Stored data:
==========
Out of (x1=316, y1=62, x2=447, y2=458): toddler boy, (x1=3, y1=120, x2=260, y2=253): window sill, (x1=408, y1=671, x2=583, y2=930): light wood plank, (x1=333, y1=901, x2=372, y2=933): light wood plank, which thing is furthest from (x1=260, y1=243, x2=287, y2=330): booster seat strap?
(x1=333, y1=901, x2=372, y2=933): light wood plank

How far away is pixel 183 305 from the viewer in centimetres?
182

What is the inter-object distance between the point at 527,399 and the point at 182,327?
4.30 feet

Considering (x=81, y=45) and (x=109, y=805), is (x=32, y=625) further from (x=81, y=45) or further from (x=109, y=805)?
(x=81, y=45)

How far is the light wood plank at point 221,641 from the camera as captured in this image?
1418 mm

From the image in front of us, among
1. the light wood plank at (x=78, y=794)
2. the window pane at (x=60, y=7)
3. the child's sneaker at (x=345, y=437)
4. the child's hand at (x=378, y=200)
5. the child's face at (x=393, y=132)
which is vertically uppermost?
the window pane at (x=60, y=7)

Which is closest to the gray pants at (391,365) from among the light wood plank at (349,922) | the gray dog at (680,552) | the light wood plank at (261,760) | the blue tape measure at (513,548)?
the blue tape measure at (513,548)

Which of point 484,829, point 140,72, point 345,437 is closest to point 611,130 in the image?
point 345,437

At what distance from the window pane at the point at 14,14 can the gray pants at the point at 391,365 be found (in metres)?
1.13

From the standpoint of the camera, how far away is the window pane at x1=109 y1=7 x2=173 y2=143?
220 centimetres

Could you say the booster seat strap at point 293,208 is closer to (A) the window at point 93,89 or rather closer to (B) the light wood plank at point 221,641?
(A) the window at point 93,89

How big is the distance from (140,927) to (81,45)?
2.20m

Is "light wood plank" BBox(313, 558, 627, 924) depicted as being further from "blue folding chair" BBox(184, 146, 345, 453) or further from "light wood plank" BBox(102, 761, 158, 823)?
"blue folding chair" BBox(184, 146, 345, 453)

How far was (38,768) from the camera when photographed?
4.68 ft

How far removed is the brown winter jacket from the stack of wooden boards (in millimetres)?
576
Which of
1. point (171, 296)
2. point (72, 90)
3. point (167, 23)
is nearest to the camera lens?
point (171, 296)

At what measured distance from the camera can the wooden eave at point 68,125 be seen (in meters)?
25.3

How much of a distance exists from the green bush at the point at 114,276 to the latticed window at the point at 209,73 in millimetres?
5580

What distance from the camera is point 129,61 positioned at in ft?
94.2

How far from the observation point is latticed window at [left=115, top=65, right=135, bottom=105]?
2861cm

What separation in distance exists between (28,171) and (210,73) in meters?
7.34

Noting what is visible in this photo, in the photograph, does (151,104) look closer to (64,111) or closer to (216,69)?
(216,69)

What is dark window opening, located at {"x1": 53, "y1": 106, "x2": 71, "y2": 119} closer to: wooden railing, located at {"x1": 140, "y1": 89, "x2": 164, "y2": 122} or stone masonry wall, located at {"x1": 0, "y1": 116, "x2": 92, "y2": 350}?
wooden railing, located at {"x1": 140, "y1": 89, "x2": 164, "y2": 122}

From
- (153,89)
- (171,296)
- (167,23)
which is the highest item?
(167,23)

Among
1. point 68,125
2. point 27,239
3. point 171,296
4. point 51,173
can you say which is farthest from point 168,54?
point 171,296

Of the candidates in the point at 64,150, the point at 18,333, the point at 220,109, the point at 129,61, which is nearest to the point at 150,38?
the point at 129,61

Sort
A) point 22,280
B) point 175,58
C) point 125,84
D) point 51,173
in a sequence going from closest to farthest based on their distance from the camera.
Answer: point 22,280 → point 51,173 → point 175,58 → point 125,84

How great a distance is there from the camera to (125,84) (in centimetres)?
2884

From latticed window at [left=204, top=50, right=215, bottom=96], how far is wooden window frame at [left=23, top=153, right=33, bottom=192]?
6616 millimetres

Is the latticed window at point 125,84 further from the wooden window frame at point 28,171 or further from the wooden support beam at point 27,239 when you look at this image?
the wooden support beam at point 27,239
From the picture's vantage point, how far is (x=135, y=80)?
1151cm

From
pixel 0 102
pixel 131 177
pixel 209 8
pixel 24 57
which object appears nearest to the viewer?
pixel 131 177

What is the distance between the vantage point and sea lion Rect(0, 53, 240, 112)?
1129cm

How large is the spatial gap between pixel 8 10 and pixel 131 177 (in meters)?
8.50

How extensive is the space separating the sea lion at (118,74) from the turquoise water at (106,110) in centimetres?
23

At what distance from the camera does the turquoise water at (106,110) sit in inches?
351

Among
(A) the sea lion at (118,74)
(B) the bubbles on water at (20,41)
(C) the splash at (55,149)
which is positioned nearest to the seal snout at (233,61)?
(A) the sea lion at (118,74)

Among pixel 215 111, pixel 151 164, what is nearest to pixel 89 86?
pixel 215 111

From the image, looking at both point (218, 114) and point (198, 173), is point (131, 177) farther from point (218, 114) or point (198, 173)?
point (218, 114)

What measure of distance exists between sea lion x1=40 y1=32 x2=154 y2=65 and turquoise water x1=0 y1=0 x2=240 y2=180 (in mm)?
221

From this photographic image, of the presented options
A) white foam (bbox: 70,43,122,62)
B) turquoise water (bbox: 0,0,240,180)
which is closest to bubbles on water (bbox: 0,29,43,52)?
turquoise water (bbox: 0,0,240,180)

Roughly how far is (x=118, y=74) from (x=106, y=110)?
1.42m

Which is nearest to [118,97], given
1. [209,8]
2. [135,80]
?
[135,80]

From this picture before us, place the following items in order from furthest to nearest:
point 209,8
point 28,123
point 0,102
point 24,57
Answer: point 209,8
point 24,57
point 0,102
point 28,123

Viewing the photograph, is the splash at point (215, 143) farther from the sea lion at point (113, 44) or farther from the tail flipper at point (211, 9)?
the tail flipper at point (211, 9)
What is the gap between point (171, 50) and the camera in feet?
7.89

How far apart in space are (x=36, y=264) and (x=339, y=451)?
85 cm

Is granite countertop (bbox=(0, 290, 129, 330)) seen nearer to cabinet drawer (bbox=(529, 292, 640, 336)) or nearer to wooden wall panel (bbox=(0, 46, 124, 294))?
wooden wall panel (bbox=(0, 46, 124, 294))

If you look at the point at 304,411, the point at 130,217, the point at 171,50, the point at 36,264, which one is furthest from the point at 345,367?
==========
Set task: Copy out everything in the entries word for word, from the line containing "How far from" down to the line containing "6616 millimetres", with both of those lines included.

Answer for this exercise:
How far from the observation point is latticed window at [left=115, top=65, right=135, bottom=105]?
2861cm

What separation in distance exists between (28,171) and (210,73) in meters?
7.34

Noting what is visible in this photo, in the photograph, does (151,104) look closer to (64,111) or closer to (216,69)?
(216,69)

What is dark window opening, located at {"x1": 53, "y1": 106, "x2": 71, "y2": 119} closer to: wooden railing, located at {"x1": 140, "y1": 89, "x2": 164, "y2": 122} or stone masonry wall, located at {"x1": 0, "y1": 116, "x2": 92, "y2": 350}?
wooden railing, located at {"x1": 140, "y1": 89, "x2": 164, "y2": 122}

From
- (153,89)
- (171,296)
- (167,23)
which is the highest item?
(167,23)

Among
1. point 68,125
2. point 27,239
3. point 171,296
4. point 51,173
can you say which is farthest from point 168,54?
point 171,296

Of the candidates in the point at 64,150, the point at 18,333, the point at 220,109, the point at 129,61, which is nearest to the point at 150,38?
the point at 129,61

Sort
A) point 22,280
B) point 175,58
C) point 125,84
D) point 51,173
in a sequence going from closest to farthest based on their distance from the camera.
Answer: point 22,280 → point 51,173 → point 175,58 → point 125,84

How great a distance is there from the camera to (125,84) (in centimetres)?
2884

From latticed window at [left=204, top=50, right=215, bottom=96], how far is wooden window frame at [left=23, top=153, right=33, bottom=192]?
6616 millimetres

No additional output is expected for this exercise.